Anders als vorgesehen haben die fünf beteiligten Künstler aber beschlossen, dass die Nischen jetzt nur mit Teilen des von Oliver Braig gestalteten Schriftzuges „Gemeinschaft. Jetzt!“ bestückt werden. Die Kunst selbst tritt hervor und bezieht die Umgebung mit ein. „Es ist toll, dass alle angefragten Besitzer von Nachbargebäuden mitmachen“, sagt Dorothee Eisrich, die das Ausstrahlen der Stadtkirche wichtig findet: „Das kann auch diejenigen inspirieren, die sonst keinen Bezug haben“, sagt sie.
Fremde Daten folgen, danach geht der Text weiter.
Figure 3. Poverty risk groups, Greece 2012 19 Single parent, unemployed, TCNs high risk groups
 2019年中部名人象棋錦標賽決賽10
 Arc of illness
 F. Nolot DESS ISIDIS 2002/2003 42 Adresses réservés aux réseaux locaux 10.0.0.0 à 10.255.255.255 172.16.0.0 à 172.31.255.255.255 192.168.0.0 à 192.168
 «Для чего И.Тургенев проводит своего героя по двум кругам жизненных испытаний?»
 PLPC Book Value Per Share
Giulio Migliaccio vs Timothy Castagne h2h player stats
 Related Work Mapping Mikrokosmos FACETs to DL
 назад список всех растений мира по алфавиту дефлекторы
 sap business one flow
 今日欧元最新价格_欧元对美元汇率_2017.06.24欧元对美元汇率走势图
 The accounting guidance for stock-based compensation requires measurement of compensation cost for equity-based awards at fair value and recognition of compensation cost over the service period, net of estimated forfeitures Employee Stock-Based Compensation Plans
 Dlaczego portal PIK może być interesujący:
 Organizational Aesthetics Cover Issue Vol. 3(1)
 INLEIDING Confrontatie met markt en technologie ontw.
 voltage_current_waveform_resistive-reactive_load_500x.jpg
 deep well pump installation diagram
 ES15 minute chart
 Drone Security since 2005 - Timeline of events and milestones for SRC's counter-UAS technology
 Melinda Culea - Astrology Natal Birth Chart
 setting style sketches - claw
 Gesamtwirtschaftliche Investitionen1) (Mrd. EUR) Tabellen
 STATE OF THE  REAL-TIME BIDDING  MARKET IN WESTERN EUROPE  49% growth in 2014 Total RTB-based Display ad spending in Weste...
Gemeinschaft nicht nur als Idylle

Nur wer sich selbst bewegt, kann die ganze Ausstellung erfassen. Der Stadtkirche sollte man sich am besten aus Richtung Schlichtener Straße nähern. Unter den bereits beschriebenen Figuren von Nina Joanna Bergold sowie unter dem ebenfalls von ihr gestalteten Baumhaus gelangt der Besucher zwischen zwei großen Bäumen hindurch auf den Kirchplatz.
Neben dem Südeingang der Kirche recken sich verkohlte Holzstämme gen Himmel, dazu sind Urwaldgeräusche zu hören. „Amazonia: Symphonie einer Erinnerung“ nennt der aus Brasilien stammende Künstler Francisco Klinger Carvalho seine Klanginstallation, die sich mit der Zerstörung des Regenwalds auseinandersetzt. „Wir wollten auf jeden Fall auch Künstler aus einem anderen Land, weil man Gemeinschaft nur international denken kann“, sagt Dorothee Eisrich, der es wichtig ist, Gemeinschaft nicht als Idylle zu verklären: „Teil der Wahrheit ist, dass schon viel kaputtgegangen ist.“

Die Ausstellung hat Mitmachcharakter

Das Trennende kommt auch bei den Keramikarbeiten von Lambert Mousseka zum Ausdruck, der in überdimensionale Kaurimuscheln Eibenstämme gepflanzt hat: „Zwei Elemente treffen sich, die in ihrer eigentlichen Umgebung niemals aufeinander treffen“, erklärt er sein Werk. Weit oben angebracht sind die beiden überdimensionalen Briefkästen von Helga Kellerer, aus denen Ferngläser drängeln. Ein Hinweis darauf, dass Briefe schreiben in Zeiten von Abstand halten wieder einen neuen Wert bekommen hat? Ein Briefkasten an der Stadtkirche lädt auf jeden Fall dazu ein, eigene Assoziationen zu Gemeinschaft zu nennen und an Helga Kellerer zu schicken.

Einen Mitmachcharakter hat auch das Werk von Oliver Braig, das sich um die Abkürzung OMG dreht. In welchen Situationen erschallt der Ruf „Oh mein Gott“? Ist OMG eine Floskel oder eine begeisterte Anrufung Gottes? Der Künstler will es wissen – deswegen wandert der Schriftzug durch verschiedene Gruppen und Einrichtungen, die ihre Gedanken dazu dann an ihn zurückgeben sollen.

Die Vernissage ist am Sonntag, 13. Juni 2021, um 18 Uhr. Eine Voranmeldung ist über die Homepage der Kirche möglich. Es gibt zudem ein umfangreiches Begleitprogramm mit Workshops, Künstlergesprächen und Führungen. Die Ausstellung endet am 31. Oktober.